Veröffentlichung des Wi-Fi-Daemons (iNet Wireless Daemon), der von Intel als Alternative zu wpa_supplicant entwickelt wurde, um die Verbindung von Linux-Systemen zu drahtlosen Netzwerken zu ermöglichen. IWD kann als Backend für Netzwerk-Manager wie Network Manager und ConnMan fungieren. Ein Hauptziel der Entwicklung dieses neuen Wifi-Daemons ist die Optimierung des Ressourcenverbrauchs, einschließlich des Speicher- und Platzbedarfs. IWD benötigt keine externen Bibliotheken und nutzt ausschließlich die Funktionen, die vom Standard-Linux-Kernel bereitgestellt werden (es sind lediglich der Linux-Kernel und Glibc erforderlich).
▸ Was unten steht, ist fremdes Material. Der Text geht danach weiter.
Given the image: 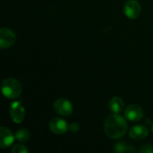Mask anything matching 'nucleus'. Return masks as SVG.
<instances>
[{
    "label": "nucleus",
    "instance_id": "f257e3e1",
    "mask_svg": "<svg viewBox=\"0 0 153 153\" xmlns=\"http://www.w3.org/2000/svg\"><path fill=\"white\" fill-rule=\"evenodd\" d=\"M126 118L119 114L110 115L105 121L104 130L106 134L111 139H118L127 132Z\"/></svg>",
    "mask_w": 153,
    "mask_h": 153
},
{
    "label": "nucleus",
    "instance_id": "f03ea898",
    "mask_svg": "<svg viewBox=\"0 0 153 153\" xmlns=\"http://www.w3.org/2000/svg\"><path fill=\"white\" fill-rule=\"evenodd\" d=\"M1 90L3 95L5 98L13 100L21 95L22 91V87L18 80L14 78H6L2 82Z\"/></svg>",
    "mask_w": 153,
    "mask_h": 153
},
{
    "label": "nucleus",
    "instance_id": "7ed1b4c3",
    "mask_svg": "<svg viewBox=\"0 0 153 153\" xmlns=\"http://www.w3.org/2000/svg\"><path fill=\"white\" fill-rule=\"evenodd\" d=\"M73 105L72 103L64 98L57 99L54 102V110L56 113L62 117H68L73 113Z\"/></svg>",
    "mask_w": 153,
    "mask_h": 153
},
{
    "label": "nucleus",
    "instance_id": "20e7f679",
    "mask_svg": "<svg viewBox=\"0 0 153 153\" xmlns=\"http://www.w3.org/2000/svg\"><path fill=\"white\" fill-rule=\"evenodd\" d=\"M68 124L65 120L60 117H53L48 123V128L54 134H65L68 131Z\"/></svg>",
    "mask_w": 153,
    "mask_h": 153
},
{
    "label": "nucleus",
    "instance_id": "39448f33",
    "mask_svg": "<svg viewBox=\"0 0 153 153\" xmlns=\"http://www.w3.org/2000/svg\"><path fill=\"white\" fill-rule=\"evenodd\" d=\"M16 40L14 32L8 28L0 29V48L2 49L12 47Z\"/></svg>",
    "mask_w": 153,
    "mask_h": 153
},
{
    "label": "nucleus",
    "instance_id": "423d86ee",
    "mask_svg": "<svg viewBox=\"0 0 153 153\" xmlns=\"http://www.w3.org/2000/svg\"><path fill=\"white\" fill-rule=\"evenodd\" d=\"M10 117L13 122L21 124L25 117V109L20 101H14L10 106Z\"/></svg>",
    "mask_w": 153,
    "mask_h": 153
},
{
    "label": "nucleus",
    "instance_id": "0eeeda50",
    "mask_svg": "<svg viewBox=\"0 0 153 153\" xmlns=\"http://www.w3.org/2000/svg\"><path fill=\"white\" fill-rule=\"evenodd\" d=\"M143 115V109L137 104H131L125 110V117L131 122H137L142 120Z\"/></svg>",
    "mask_w": 153,
    "mask_h": 153
},
{
    "label": "nucleus",
    "instance_id": "6e6552de",
    "mask_svg": "<svg viewBox=\"0 0 153 153\" xmlns=\"http://www.w3.org/2000/svg\"><path fill=\"white\" fill-rule=\"evenodd\" d=\"M124 12L127 18L136 19L142 12V6L137 0H128L124 6Z\"/></svg>",
    "mask_w": 153,
    "mask_h": 153
},
{
    "label": "nucleus",
    "instance_id": "1a4fd4ad",
    "mask_svg": "<svg viewBox=\"0 0 153 153\" xmlns=\"http://www.w3.org/2000/svg\"><path fill=\"white\" fill-rule=\"evenodd\" d=\"M15 135L5 126H1L0 128V147L4 149L11 146L13 143Z\"/></svg>",
    "mask_w": 153,
    "mask_h": 153
},
{
    "label": "nucleus",
    "instance_id": "9d476101",
    "mask_svg": "<svg viewBox=\"0 0 153 153\" xmlns=\"http://www.w3.org/2000/svg\"><path fill=\"white\" fill-rule=\"evenodd\" d=\"M149 134L148 128L143 125H137L131 128L129 132V135L131 139L135 141H142L146 138Z\"/></svg>",
    "mask_w": 153,
    "mask_h": 153
},
{
    "label": "nucleus",
    "instance_id": "9b49d317",
    "mask_svg": "<svg viewBox=\"0 0 153 153\" xmlns=\"http://www.w3.org/2000/svg\"><path fill=\"white\" fill-rule=\"evenodd\" d=\"M124 100L122 98L116 96L113 97L108 102V108L113 114H119L124 109Z\"/></svg>",
    "mask_w": 153,
    "mask_h": 153
},
{
    "label": "nucleus",
    "instance_id": "f8f14e48",
    "mask_svg": "<svg viewBox=\"0 0 153 153\" xmlns=\"http://www.w3.org/2000/svg\"><path fill=\"white\" fill-rule=\"evenodd\" d=\"M30 138V133L27 129H19L15 133V139L19 143H26Z\"/></svg>",
    "mask_w": 153,
    "mask_h": 153
},
{
    "label": "nucleus",
    "instance_id": "ddd939ff",
    "mask_svg": "<svg viewBox=\"0 0 153 153\" xmlns=\"http://www.w3.org/2000/svg\"><path fill=\"white\" fill-rule=\"evenodd\" d=\"M115 151L117 152L120 153L126 152H134V149L131 145L126 143L125 142H122V143H117L115 145Z\"/></svg>",
    "mask_w": 153,
    "mask_h": 153
},
{
    "label": "nucleus",
    "instance_id": "4468645a",
    "mask_svg": "<svg viewBox=\"0 0 153 153\" xmlns=\"http://www.w3.org/2000/svg\"><path fill=\"white\" fill-rule=\"evenodd\" d=\"M29 150L26 148V146L22 144H15L12 148V152L13 153H27Z\"/></svg>",
    "mask_w": 153,
    "mask_h": 153
},
{
    "label": "nucleus",
    "instance_id": "2eb2a0df",
    "mask_svg": "<svg viewBox=\"0 0 153 153\" xmlns=\"http://www.w3.org/2000/svg\"><path fill=\"white\" fill-rule=\"evenodd\" d=\"M140 152L143 153H153V146L150 144H146L141 147V149L139 150Z\"/></svg>",
    "mask_w": 153,
    "mask_h": 153
},
{
    "label": "nucleus",
    "instance_id": "dca6fc26",
    "mask_svg": "<svg viewBox=\"0 0 153 153\" xmlns=\"http://www.w3.org/2000/svg\"><path fill=\"white\" fill-rule=\"evenodd\" d=\"M68 130H70L73 133H77L80 130V126L77 123H72L68 126Z\"/></svg>",
    "mask_w": 153,
    "mask_h": 153
},
{
    "label": "nucleus",
    "instance_id": "f3484780",
    "mask_svg": "<svg viewBox=\"0 0 153 153\" xmlns=\"http://www.w3.org/2000/svg\"><path fill=\"white\" fill-rule=\"evenodd\" d=\"M152 134H153V124H152Z\"/></svg>",
    "mask_w": 153,
    "mask_h": 153
}]
</instances>
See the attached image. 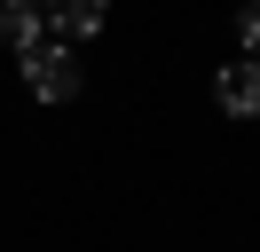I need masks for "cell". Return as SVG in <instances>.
<instances>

Der Code des Projekts ist in C geschrieben und unter der LGPLv2.1-lizenz.
In :
- Unterstützung des Standards eingeführt für die Authentifizierung und das Roaming von Wi-Fi-Nutzern;
- Unterstützung der Technologie für schnelles Roaming FILS (Fast Initial Link Setup) Fast Transition hinzugefügt, die es ermöglicht, beim Bewegen zwischen Access Points nahtlos zu wechseln;
- Das Modul netconfig wurde hinzugefügt, um die Netzwerkkonfiguration zu verwalten. Es ist verantwortlich für die Verwaltung von Netzwerkeinstellungen mit IP-Adressen in Verbindung mit Netzwerk-Interfaces und sorgt dafür, dass Informationen über den Status der Adressierung des Interfaces, einschließlich bekannter IP-Adressen, Routen und Adressen, die über DHCP zugewiesen wurden, bereitgehalten werden;
- Ein Framework für Namensauflösungsdienste wurde implementiert, das verschiedene DNS-bezogene Aufgaben löst. Basierend auf dem Framework wurde das Modul resolve entwickelt, das die Nutzung von Plugins zur Integration mit externen Resolvern wie systemd-resolved und dnsmasq ermöglicht. Die Auswahl des verwendeten Dienstes erfolgt über die Variable dns_resolve_method.